It’s taken 20 years but Balclutha Rural Post contractor Jocelyn Carson has just clicked over one million kilometres of driving.
That’s the equivalent of motoring 25 times around the earth, or driving to the moon and back and then getting almost two thirds of the way back there again.
Along the way Jocelyn (or Jos to all her friends and customers) has worn out eight
“We have to replace them when they reach 200,000km so I’ve used a few of them over the years, ranging from Ford cars to Nissan SUV’s and Mitsubishi utes,” she said.
As a New Zealand Post rural post contractor, Mrs Carson’s day usually starts around 7am, rain or shine at Balclutha’s post office.
Then, after navigating her way to 280 delivery points along 250km of gravel and sealed back country roads, she finishes around 3pm in the afternoon.
Try stopping up to 280 times on a drive from Balclutha to Otaio, south of Timaru, and see
how long it takes you. Now repeat that five times a week and then factor in the weather.
“In the early days I would have gone past road barriers toget the mail through to clients,
even when there was snow around; but no more, it’s a health and safety issue now.
“I somehow always manage to get through to deliver people’s mail and packages but
it often requires me to back-track and find another way around the blockages,” she added.
The snows were a lot worse in the early days, but now not so much of a problem.
“I’ve been flooded out a few times but only trapped once when I skidded off the road on
a steep hill section after the car didn’t engage four-wheel-
drive correctly and I got stuck.
“My cell phone battery died so I had get out and walk back to the farm house and get them to pull me out,” she said.
Mrs Carson continues a long family tradition of rural mail delivery services.
She took over the rural delivery two (RD2) Balclutha run 20 years ago from her father Mick McLaren, who 38 years earlier had assumed the role of postie to farmers in the Hillend
area from his father-in-law George Davis, who in turn had delivered mail to the same rural
area for over 20 years.
In those early days Mrs Carson said the rural posties were more than just mailmen.
“I used to travel with Dad on his runs, and he always had a roof rack on the old Holdens to
hold all the bread, groceries and shopping people had ordered.
“I remember that the milk would go in the boot to keep it cool while the empties would
travel up on top and rattle all the way.”
“Rural posties then delivered all the necessary supplies, mail, freight and newspapers that farmers wives couldn’t get into town to pick up as easily as they can now,” she said.

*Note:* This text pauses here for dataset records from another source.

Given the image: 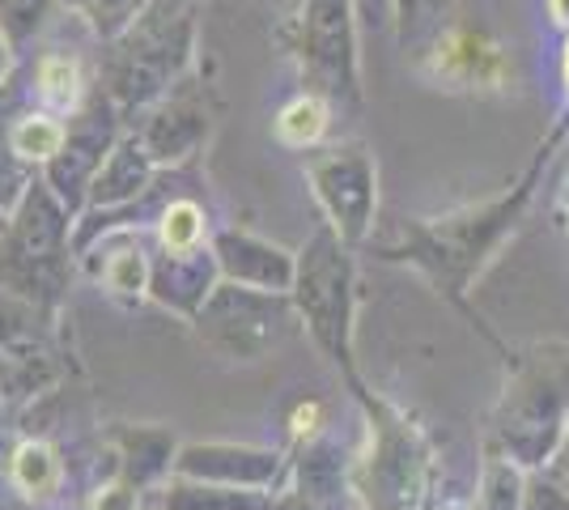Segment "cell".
I'll return each mask as SVG.
<instances>
[{
	"mask_svg": "<svg viewBox=\"0 0 569 510\" xmlns=\"http://www.w3.org/2000/svg\"><path fill=\"white\" fill-rule=\"evenodd\" d=\"M298 302L310 332L332 353V362L349 366V264L332 234L315 239L298 268Z\"/></svg>",
	"mask_w": 569,
	"mask_h": 510,
	"instance_id": "cell-1",
	"label": "cell"
},
{
	"mask_svg": "<svg viewBox=\"0 0 569 510\" xmlns=\"http://www.w3.org/2000/svg\"><path fill=\"white\" fill-rule=\"evenodd\" d=\"M421 447L403 430V421L379 409L375 451L366 463V502L379 510H408L421 498Z\"/></svg>",
	"mask_w": 569,
	"mask_h": 510,
	"instance_id": "cell-2",
	"label": "cell"
},
{
	"mask_svg": "<svg viewBox=\"0 0 569 510\" xmlns=\"http://www.w3.org/2000/svg\"><path fill=\"white\" fill-rule=\"evenodd\" d=\"M277 302L260 298L251 290H234V286H221L213 293V302L200 311V332L213 340L217 349L238 353V358H256L263 353L272 340H277Z\"/></svg>",
	"mask_w": 569,
	"mask_h": 510,
	"instance_id": "cell-3",
	"label": "cell"
},
{
	"mask_svg": "<svg viewBox=\"0 0 569 510\" xmlns=\"http://www.w3.org/2000/svg\"><path fill=\"white\" fill-rule=\"evenodd\" d=\"M315 192L328 204L340 234L357 239L370 226V209H375V170L361 149H336L332 158H319L310 167Z\"/></svg>",
	"mask_w": 569,
	"mask_h": 510,
	"instance_id": "cell-4",
	"label": "cell"
},
{
	"mask_svg": "<svg viewBox=\"0 0 569 510\" xmlns=\"http://www.w3.org/2000/svg\"><path fill=\"white\" fill-rule=\"evenodd\" d=\"M302 56L315 73H323L328 90H353V39L345 0H307L302 9Z\"/></svg>",
	"mask_w": 569,
	"mask_h": 510,
	"instance_id": "cell-5",
	"label": "cell"
},
{
	"mask_svg": "<svg viewBox=\"0 0 569 510\" xmlns=\"http://www.w3.org/2000/svg\"><path fill=\"white\" fill-rule=\"evenodd\" d=\"M200 137H204V116L200 111H191V107H167V111H158V120L149 123L144 149L153 158H183Z\"/></svg>",
	"mask_w": 569,
	"mask_h": 510,
	"instance_id": "cell-6",
	"label": "cell"
},
{
	"mask_svg": "<svg viewBox=\"0 0 569 510\" xmlns=\"http://www.w3.org/2000/svg\"><path fill=\"white\" fill-rule=\"evenodd\" d=\"M60 243V213L43 192H34L26 200L22 226H18V247L26 260H48Z\"/></svg>",
	"mask_w": 569,
	"mask_h": 510,
	"instance_id": "cell-7",
	"label": "cell"
},
{
	"mask_svg": "<svg viewBox=\"0 0 569 510\" xmlns=\"http://www.w3.org/2000/svg\"><path fill=\"white\" fill-rule=\"evenodd\" d=\"M144 183V149H137V141L119 146L111 153L107 170L98 174L94 196L98 200H119V196H132Z\"/></svg>",
	"mask_w": 569,
	"mask_h": 510,
	"instance_id": "cell-8",
	"label": "cell"
},
{
	"mask_svg": "<svg viewBox=\"0 0 569 510\" xmlns=\"http://www.w3.org/2000/svg\"><path fill=\"white\" fill-rule=\"evenodd\" d=\"M102 123H98V111H90L86 120L77 123V132L69 137V149H64V162L56 167V183H77L86 170L102 158Z\"/></svg>",
	"mask_w": 569,
	"mask_h": 510,
	"instance_id": "cell-9",
	"label": "cell"
},
{
	"mask_svg": "<svg viewBox=\"0 0 569 510\" xmlns=\"http://www.w3.org/2000/svg\"><path fill=\"white\" fill-rule=\"evenodd\" d=\"M263 502L238 489H191L179 486L167 498V510H260Z\"/></svg>",
	"mask_w": 569,
	"mask_h": 510,
	"instance_id": "cell-10",
	"label": "cell"
},
{
	"mask_svg": "<svg viewBox=\"0 0 569 510\" xmlns=\"http://www.w3.org/2000/svg\"><path fill=\"white\" fill-rule=\"evenodd\" d=\"M56 477H60V468H56V456H51L43 442H30V447L18 451V481H22V489H30V493H51Z\"/></svg>",
	"mask_w": 569,
	"mask_h": 510,
	"instance_id": "cell-11",
	"label": "cell"
},
{
	"mask_svg": "<svg viewBox=\"0 0 569 510\" xmlns=\"http://www.w3.org/2000/svg\"><path fill=\"white\" fill-rule=\"evenodd\" d=\"M0 349L9 358H30L34 349V323H30V311H22L18 302L0 298Z\"/></svg>",
	"mask_w": 569,
	"mask_h": 510,
	"instance_id": "cell-12",
	"label": "cell"
},
{
	"mask_svg": "<svg viewBox=\"0 0 569 510\" xmlns=\"http://www.w3.org/2000/svg\"><path fill=\"white\" fill-rule=\"evenodd\" d=\"M277 128H281V137L289 146H307V141H315V137L323 132V107H319L315 98H302V102H293V107L284 111Z\"/></svg>",
	"mask_w": 569,
	"mask_h": 510,
	"instance_id": "cell-13",
	"label": "cell"
},
{
	"mask_svg": "<svg viewBox=\"0 0 569 510\" xmlns=\"http://www.w3.org/2000/svg\"><path fill=\"white\" fill-rule=\"evenodd\" d=\"M69 4H77V9H81L98 30H107V34L123 30V26L141 13V0H69Z\"/></svg>",
	"mask_w": 569,
	"mask_h": 510,
	"instance_id": "cell-14",
	"label": "cell"
},
{
	"mask_svg": "<svg viewBox=\"0 0 569 510\" xmlns=\"http://www.w3.org/2000/svg\"><path fill=\"white\" fill-rule=\"evenodd\" d=\"M60 141H64V132L48 120L22 123V128H18V137H13L18 153H26V158H51V153H60Z\"/></svg>",
	"mask_w": 569,
	"mask_h": 510,
	"instance_id": "cell-15",
	"label": "cell"
},
{
	"mask_svg": "<svg viewBox=\"0 0 569 510\" xmlns=\"http://www.w3.org/2000/svg\"><path fill=\"white\" fill-rule=\"evenodd\" d=\"M167 247L170 251H188L196 239H200V213L191 209V204H174L167 213Z\"/></svg>",
	"mask_w": 569,
	"mask_h": 510,
	"instance_id": "cell-16",
	"label": "cell"
},
{
	"mask_svg": "<svg viewBox=\"0 0 569 510\" xmlns=\"http://www.w3.org/2000/svg\"><path fill=\"white\" fill-rule=\"evenodd\" d=\"M43 4H48V0H0V22L22 34V30H30V26L39 22Z\"/></svg>",
	"mask_w": 569,
	"mask_h": 510,
	"instance_id": "cell-17",
	"label": "cell"
},
{
	"mask_svg": "<svg viewBox=\"0 0 569 510\" xmlns=\"http://www.w3.org/2000/svg\"><path fill=\"white\" fill-rule=\"evenodd\" d=\"M72 81H77V73H72L69 60H48V64H43V86H48L51 98H69Z\"/></svg>",
	"mask_w": 569,
	"mask_h": 510,
	"instance_id": "cell-18",
	"label": "cell"
},
{
	"mask_svg": "<svg viewBox=\"0 0 569 510\" xmlns=\"http://www.w3.org/2000/svg\"><path fill=\"white\" fill-rule=\"evenodd\" d=\"M111 286L123 290V293L141 286V264H137V256H132V251H123L116 264H111Z\"/></svg>",
	"mask_w": 569,
	"mask_h": 510,
	"instance_id": "cell-19",
	"label": "cell"
},
{
	"mask_svg": "<svg viewBox=\"0 0 569 510\" xmlns=\"http://www.w3.org/2000/svg\"><path fill=\"white\" fill-rule=\"evenodd\" d=\"M531 510H569V502L557 493V489H536V498H531Z\"/></svg>",
	"mask_w": 569,
	"mask_h": 510,
	"instance_id": "cell-20",
	"label": "cell"
},
{
	"mask_svg": "<svg viewBox=\"0 0 569 510\" xmlns=\"http://www.w3.org/2000/svg\"><path fill=\"white\" fill-rule=\"evenodd\" d=\"M561 477H566V486H569V434H566V451H561Z\"/></svg>",
	"mask_w": 569,
	"mask_h": 510,
	"instance_id": "cell-21",
	"label": "cell"
}]
</instances>
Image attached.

“But even today, closer to Christmas I often get so loaded up with packages that I have to go back and refill the truck because I have so much to deliver,” she added,
But she agrees that despite modern communications, posties still are a critical part of the rural infrastructure.
“Everywhere I go people know me. For many of my customers I can be the only person they talk to some days,” she said.
Mrs Carson has an established route, one that has grown a lot longer in recent years as NZ Post consolidated minor routes.
“People know you and they know when I am due, they can be very particular if I am late because of road conditions or breakdowns.
“For a while there I was getting two to three punctures a week because of the large sharp chip on newly graded roads, so I became very adept at changing tires quickly just to keep myself on time,” she said.
“I love it as when you are driving along you often see many wonderful things.
“My route takes me along the coast road behind Kai and it’s great, but sometimes you also see some stupid driving by tourists or come across live rabbits or possums stuffed in letter boxes just to annoy you,” she said.
After 20 years Mrs Carson said she has no plans to retire and give up the road.
“My two daughters all relieve for me when I need a break, and one is even interested in carrying on the family tradition and becoming a postie,” she added.